Fowler played in the opening session Friday alongside Collin Morikawa, falling 2 and 1 to Shane Lowry and Sepp Straka. If he was unwell during that match, it was not obvious. “We just got off to a bit of a slow start,” he said afterward. “And we struggled to kind of get some momentum going our way. … We just put ourselves in a little bit too big of a hole to come back.”
Fowler’s revitalized game was a big story in 2023, led by his inspired play at the U.S. Open, where he tied for fifth, and a win at the Rocket Mortgage Classic, in Detroit, his first title in more than four years. He also has been one of the steadiest players on Tour, with 16 top-20s this season. An exceptional iron player and reliable putter with an easygoing personality, Fowler figured to be a suitable partner this week for just about any of his teammates. Given this is his fifth Ryder Cup, he also has experience under fire.

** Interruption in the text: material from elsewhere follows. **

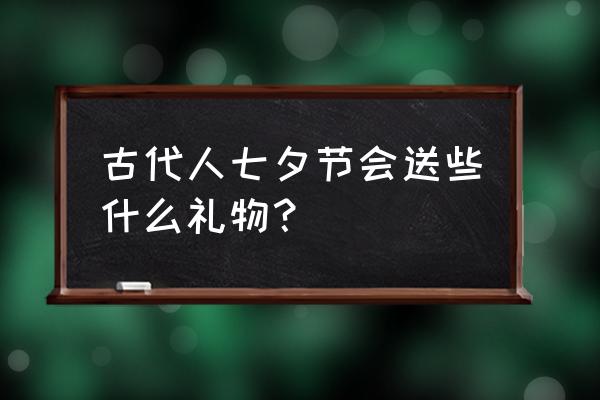 七夕节传统礼物有哪些 古代人七夕节会送些什么礼物？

Of playing in the Ryder Cup, Fowler said earlier in the week: “For me, it’s just continuing to feel more comfortable being a part of them versus definitely the first one or the first couple where you’re amped up or nervous. There will still be nerves out there, but it’s not a new situation.”
Fowler also was asked one of the deeper questions of the pre-match pressers: What lessons, if any, has he learned from Rome’s rich history?
“I think one of the things probably to take from the Roman Empire or kind of the history over here is patience, understanding what it took for them to build things back then,” he said. “It’s hard to wrap your head around it when you look at really anything, but walking by the Pantheon and seeing how small the bricks are that ultimately make up that structure, it’s not like those bricks were being printed out at a factory down the street. Everything is handmade. I think a big thing with that is kind of seeing the big picture and having the patience to understand what it takes to get from start to finish.”
If he and his teammates are somehow going to pull off a Miracle at Marco Simone, they’ll need more than patience. It’s time to start playing.